Wed | Aug 16, 2017

Patria-Kaye Aarons | Marijuana mess

Published:Tuesday | June 20, 2017 | 6:00 AM
A sample of the candy laced with ganja that is being sold to some students in Jamaica's schools.

What's the real deal with Marijuana?

June 1, last year, my article 'Marijuana details smoky' was about this same conundrum I foresaw us having to wade through - being unprepared for the development of a real marijuana industry. We just hadn't ironed out the details. One year later, nothing has changed.

Having heard Audley Shaw's 2016 Budget presentation, and his touting of how small farmers, including those in his constituency, would be planting idle lands with the stuff, I would have thought the hills would be alive with the smell of ganja by now. I thought the green party would have had a well-thought-out strategy for Jamaica to earn greens from good Jamaican greens. One year later, nothing has changed.

On April 4, 2016, the Cannabis Licensing Authority (CLA) began operations. Within two short months, they had more than 200 applications. Heaven knows how many since.

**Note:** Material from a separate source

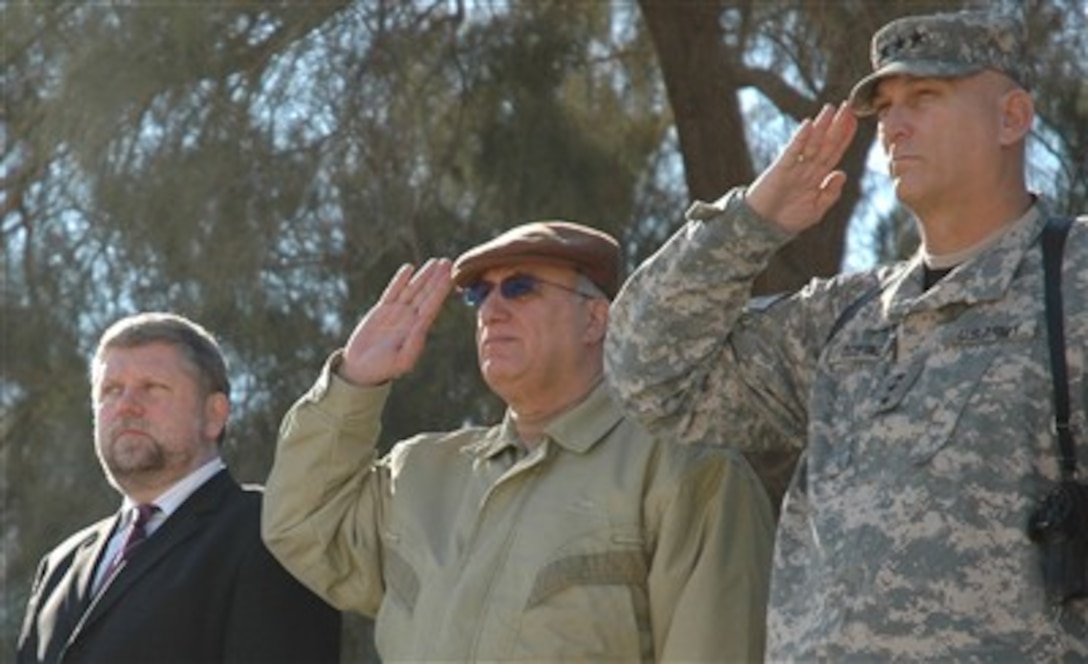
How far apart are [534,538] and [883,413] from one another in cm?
85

Up to February, to the best of my knowledge, only three have received "conditional permits". Clearly, growth from this industry wasn't factored into the 5-in-4 - not at this rate!

I still don't understand how we develop an industry around a substance that isn't even legal. Lest we forget, the thing is decriminalised, not legal. Still sitting at the printer far, far away are the long-awaited ticket books to be given to the police. The law stipulates that possession of under two ounces is still a non-arrestable offence for which you should be ticketed. Unenforceable today because there are no ticket books. But it isn't a free-for-all. More than two ounces, and you can still go to prison.

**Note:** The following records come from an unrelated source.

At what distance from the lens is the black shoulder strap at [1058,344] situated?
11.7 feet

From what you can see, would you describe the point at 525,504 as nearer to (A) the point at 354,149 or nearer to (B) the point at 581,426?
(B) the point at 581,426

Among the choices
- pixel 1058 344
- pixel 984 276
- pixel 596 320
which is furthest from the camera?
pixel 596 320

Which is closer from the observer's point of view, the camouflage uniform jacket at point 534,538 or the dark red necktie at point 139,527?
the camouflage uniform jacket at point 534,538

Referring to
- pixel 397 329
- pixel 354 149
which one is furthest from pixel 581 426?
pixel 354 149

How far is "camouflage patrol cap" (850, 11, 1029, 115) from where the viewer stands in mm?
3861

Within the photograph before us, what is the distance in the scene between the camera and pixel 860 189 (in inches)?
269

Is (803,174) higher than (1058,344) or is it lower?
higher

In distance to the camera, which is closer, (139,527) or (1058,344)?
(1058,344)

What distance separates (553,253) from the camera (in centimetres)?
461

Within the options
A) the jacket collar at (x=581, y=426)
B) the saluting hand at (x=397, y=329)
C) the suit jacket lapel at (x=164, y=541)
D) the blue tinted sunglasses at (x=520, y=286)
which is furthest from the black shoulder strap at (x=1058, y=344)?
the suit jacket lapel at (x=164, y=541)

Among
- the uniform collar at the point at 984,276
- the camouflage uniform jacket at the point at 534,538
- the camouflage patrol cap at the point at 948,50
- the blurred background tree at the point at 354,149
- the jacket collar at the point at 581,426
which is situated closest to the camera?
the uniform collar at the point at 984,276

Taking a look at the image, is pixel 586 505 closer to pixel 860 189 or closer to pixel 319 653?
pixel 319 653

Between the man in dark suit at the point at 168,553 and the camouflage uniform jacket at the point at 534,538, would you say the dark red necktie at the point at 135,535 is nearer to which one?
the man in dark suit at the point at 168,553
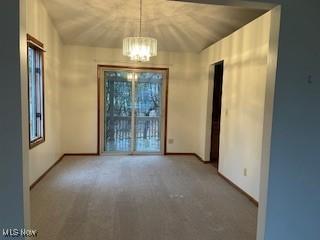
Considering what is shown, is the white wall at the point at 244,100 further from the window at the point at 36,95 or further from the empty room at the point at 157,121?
the window at the point at 36,95

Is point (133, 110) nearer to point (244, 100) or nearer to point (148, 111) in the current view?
point (148, 111)

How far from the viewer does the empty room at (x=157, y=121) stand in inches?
75.2

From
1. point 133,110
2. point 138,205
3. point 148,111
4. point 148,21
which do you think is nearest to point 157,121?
point 148,111

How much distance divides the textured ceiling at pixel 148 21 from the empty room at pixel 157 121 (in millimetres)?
32

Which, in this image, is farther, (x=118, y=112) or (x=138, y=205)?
(x=118, y=112)

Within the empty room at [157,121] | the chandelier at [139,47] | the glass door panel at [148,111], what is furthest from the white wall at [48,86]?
the glass door panel at [148,111]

It begs the question, is marijuana going to ever be made legal? Because you can't expect to build an economically viable industry around a substance which people can still be ticketed or jailed for every time they use it.

Is recreational marijuana smoking a part of the Government's big picture. Even without the official sanction, tourists expect marijuana to be a part of the Jamaican experience. Will that continue to be shrouded in secrecy, or is the plan to legitimise it as part of the Jamaica offering - and tax it?

 

Hemp and legalities

 

How are hemp products imported hassle free into the country? Are Jamaicans under the regulation then allowed to freely make hemp by-products (clothing, edibles, etc). If yes, from where should they legally get their raw materials with only three permits provisionally in place? Do they need to apply to the CLA to start these new spin-off non-smoking businesses? Is the CLA now going to add edibles and apparel to their portfolio of approvals? If they don't apply, are they breaking the law?

Under what circumstances, are permits given for marijuana festivals today in Jamaica? Considering none of the previous festival holders, to the best of my knowledge, hold a permit from the CLA, under what grounds were they issued permits? Furthermore, at a weed festival, you've got to expect that people will get high. It's part of the drawing card. It's then just lunacy for some ninny-poo to actually get high at the festival, complain to the Ministry of Health about getting high on edibles, and then the ministry gets all in a puff. What did you expect?

If the focus is on medical marijuana, can my doctor now write me a prescription for weed to cure an ailment? Where would I fill this prescription? Will the medical prescription be for capsules only or for a tea? Or a spliff? What effect, if any, will writing these prescriptions have on my doctor's medical licence? Will they need additional training to be able to write these prescriptions?

One heap of questions that I cannot answer. Can someone help me navigate through all this smoke, please?